- Problem
Please write out all of the data below exactly, without including the pictures.

- Data excerpt
+ + + +

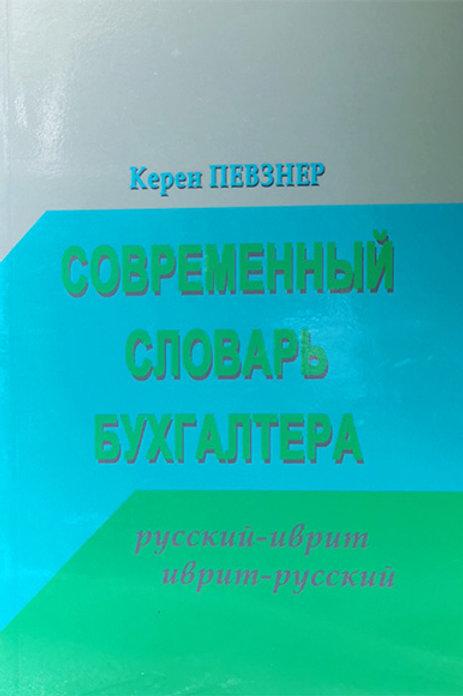 Современный словарь бухгалтера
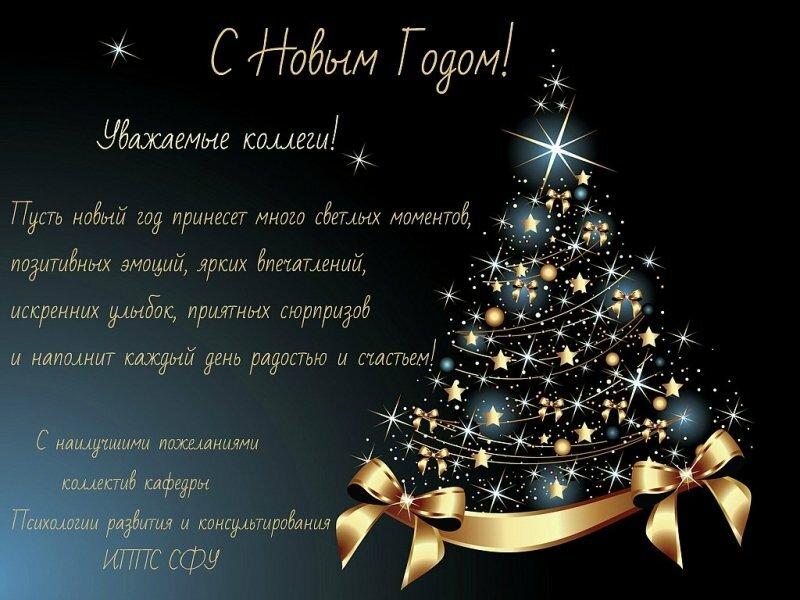 Поздравление с новым годом в деловую открытку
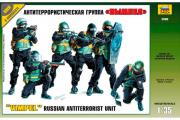 Солдаты 'Вымпел' антитеррористическая группа (1/35)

+ + + +

- Problem solution
 Современный словарь бухгалтера
 Поздравление с новым годом в деловую открытку
 Солдаты 'Вымпел' антитеррористическая группа (1/35)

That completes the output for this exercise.